Rain tore his gaze away from the flames. Val was right; it was time to stop testing and just get on with it. Ameliah had confirmed last night that this wasn’t a trap, but it still wouldn’t be a good idea to dally here too long. He took one last moment to compose his thoughts, then addressed the group. “Right, here we go.” He nodded to Carten. “After you. We move in formation like we practiced.”

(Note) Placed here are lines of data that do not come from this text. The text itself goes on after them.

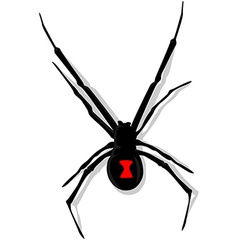 Black Widow Spider vector image vector image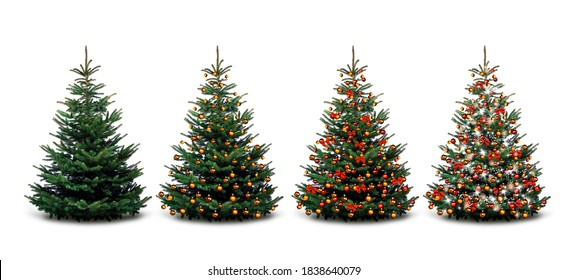 Four Christmas trees - unadorned and decorated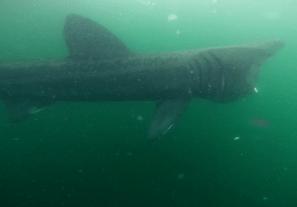 Basking shark Sound of Mull Scotland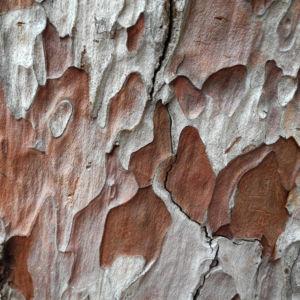 Kanarische Kiefer Stamm Rinde Pinus canariensis 16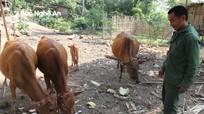 Kinh nghiệm dân gian phòng, chữa bệnh cho trâu, bò của dân bản Kỳ Sơn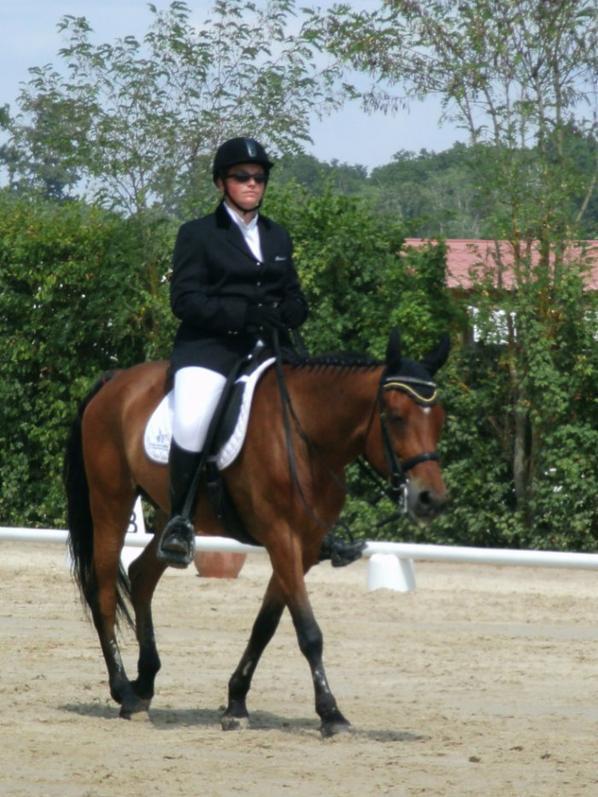 Concours SIF no 1380147 – Épreuve no 03 du 24/07/2013  Dressage Chp de France Club 1 J.Senior Excellence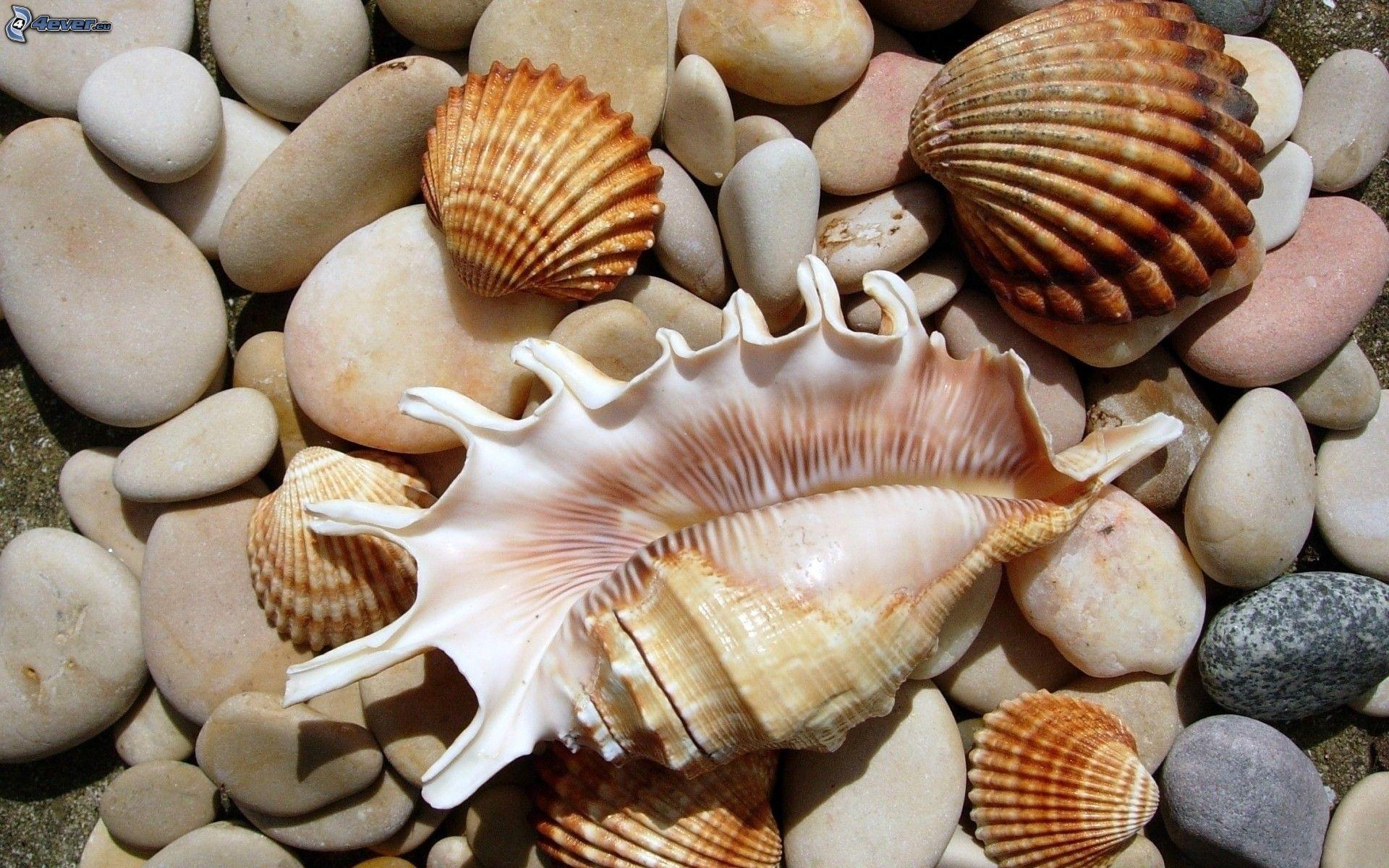 Elementi di malacologia di Pamela Baiocchi – parte I – da Nautilus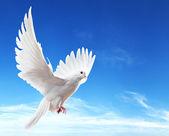 Fotografie holubice ve vzduchu s křídly dokořán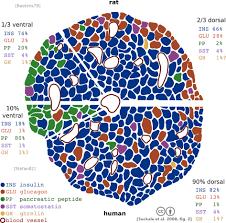 Anatomy And Physiology Of The Pancreas Pancreatic Islets Wikipedia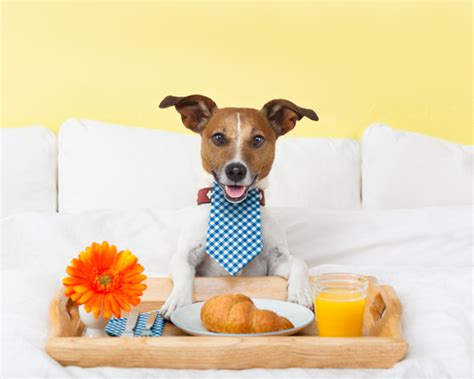 pet care away from home pros and cons of dog friendly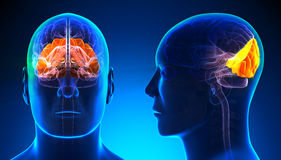 Male Occipital Lobe Brain Anatomy - blue concept Stock Photos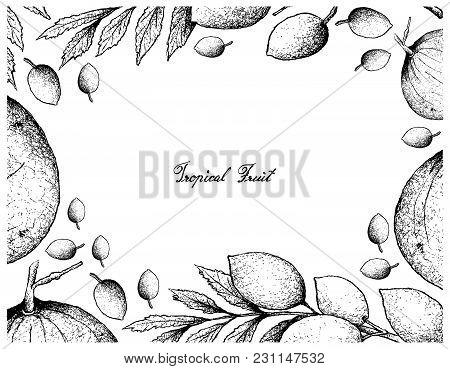 Tropical Fruits, Illustration Frame Of Hand Drawn Sketch Sandoricum Koetjape, Santol Or Krathon And
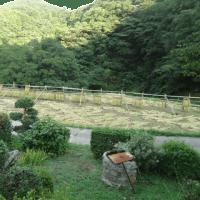 我が家の稲刈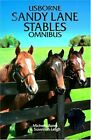 """Usborne Sandy Lane Stables Omnibus: """"Horse for t... by Leigh, Susannah Paperback"""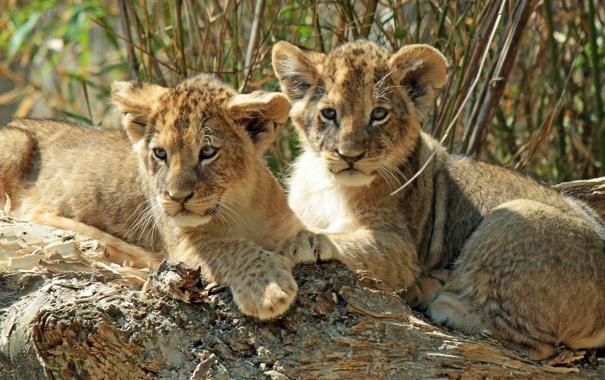 Фото обои котята, львята, детёныши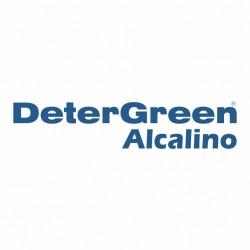 DETERGREEN ALCALINO BOTELLA 1 lt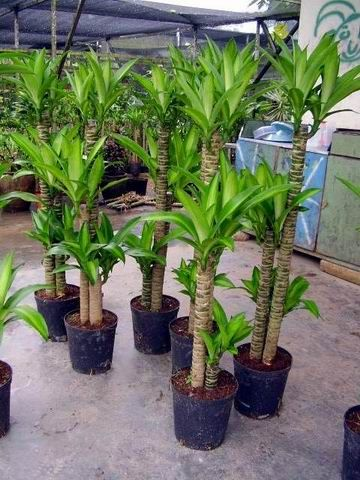 Indoor Plants Products, Buy Draceanea Fragrance Indoor Plants .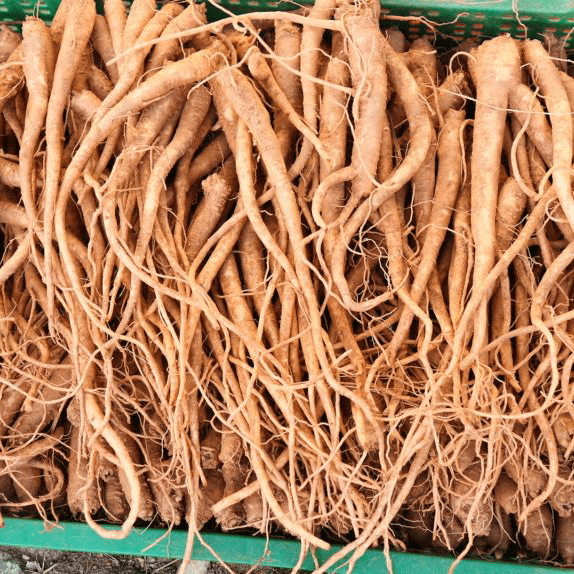 Ashwagandha Root May Help Improve Sleep Quality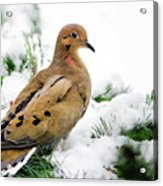 Holiday Dove Acrylic Print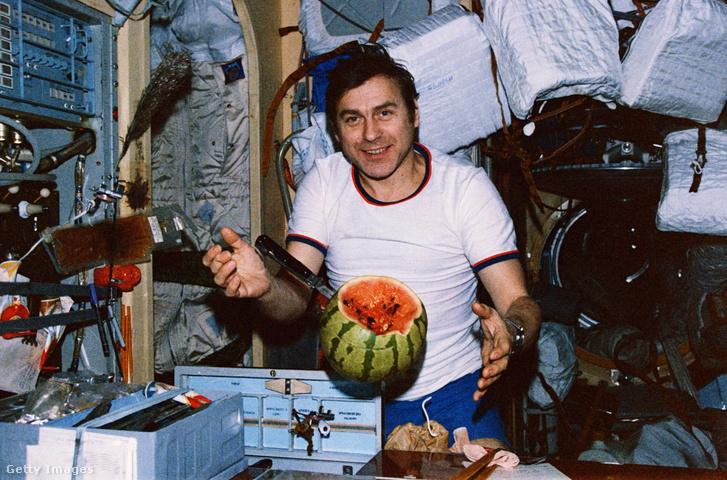 Alekszendr Pavlovics dinnyét vág fel a Szojuz TM-3 űrhajó fedélzetén 1988-ban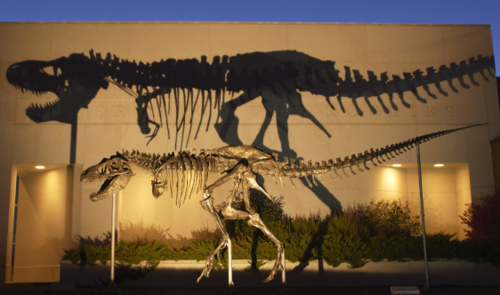 Cast of the T. rex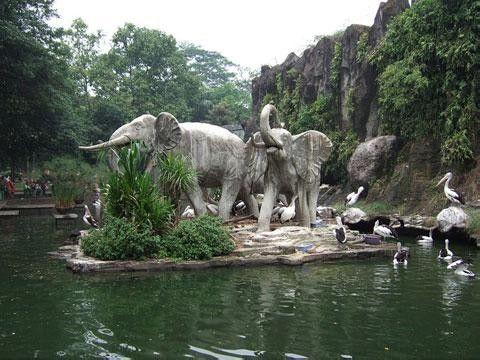 Kebun Binatang Sriwijaya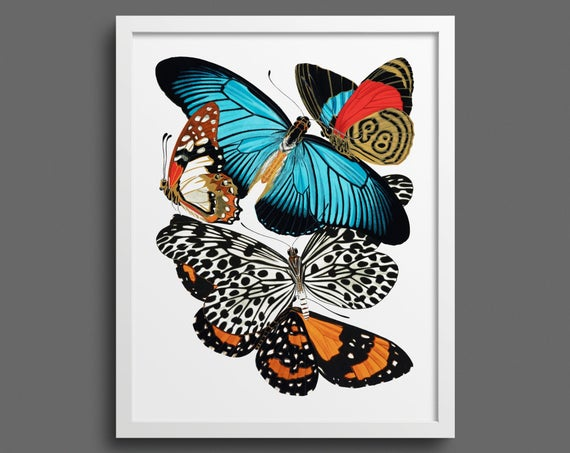 Papillons by EA Seguy - Plate 11
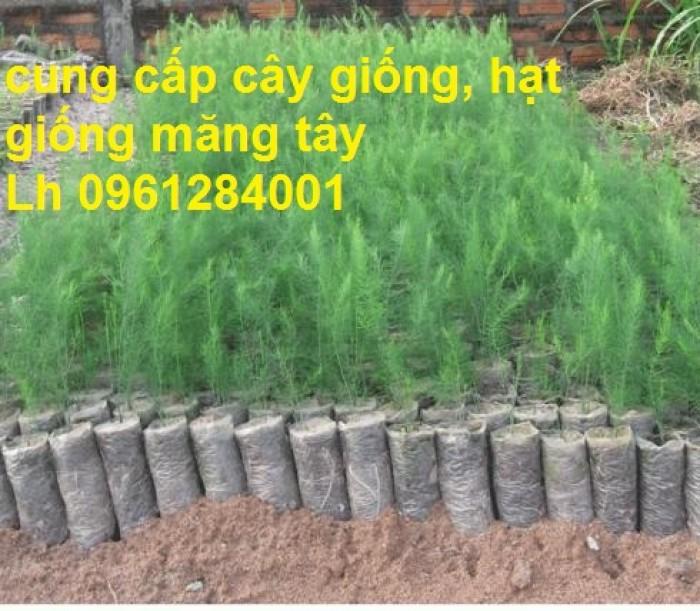 Cung cấp cây giống, hạt giống măng tây xanh, viencaygiongtrunguong3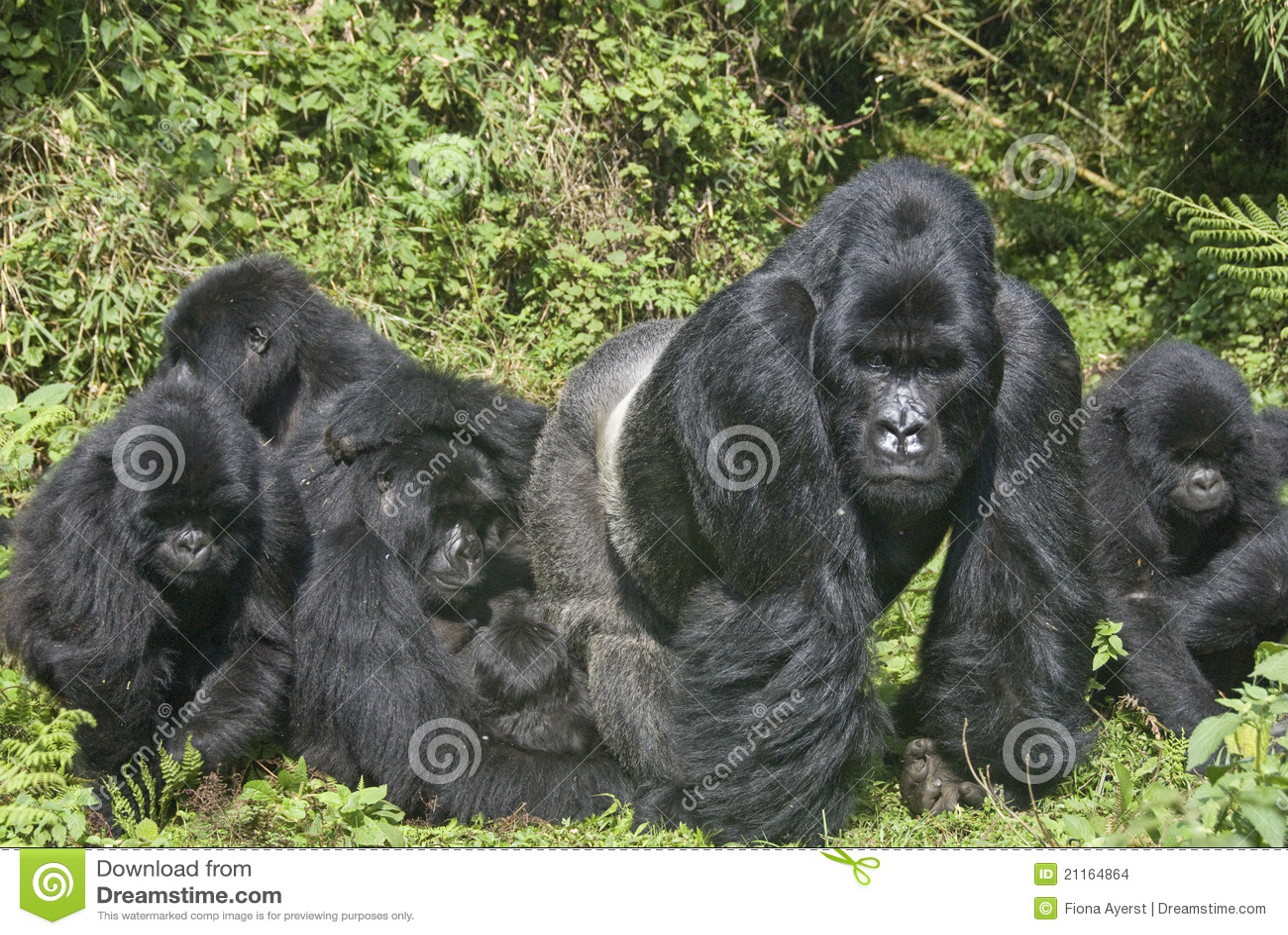 Gorilla-Familie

The party started making their way into the lair. Fortunately, the snow was packed firmly enough to walk on without their boots sinking more than a few centimeters below the surface. Carten’s footsteps crunched as he trudged toward the shadow of the structure ahead. The others followed in a loose formation, scanning the whiteness for danger.

For his part, Rain was using Detection to keep a lookout more than his eyes. Occasionally, he’d pulse the skill, activating it mid-stride to accommodate the momentary blackout from Aura Focus. He needed full power for more than just the range boost, as the snow wasn’t just snow. There was something magical about it that interfered with the spell. Even at full power, Detection’s range was only three-quarters of what it was supposed to be.

It wasn’t far to the building, which turned out to be a single-story farmhouse. Rain pinged for monsters with Detection, frowning at the lack of a response.

I don’t like this.

He pinged again, checking for wood. The intricate details of the building’s construction almost overwhelmed him, even muted as the signals were by the falling snow.

“We goin’ in?” Carten asked, looking over his shoulder.

Rain shook his head. “Not yet. Knock first.”

Carten laughed. “Right you are, Captain Little Mouse. We’d best use our manners.”

Rain rolled his eyes as Carten moved up to the door.

The brutal impact of the turtle’s shield against the building was anything but polite. There was a crack of splintering wood as the door was blasted off its hinges, and a cascade of snow crashed down from the roof. Carten had jumped back in anticipation, barely avoiding getting buried.

The party waited.

“Looks like no one’s home,” said Mlem, after a few moments of silence.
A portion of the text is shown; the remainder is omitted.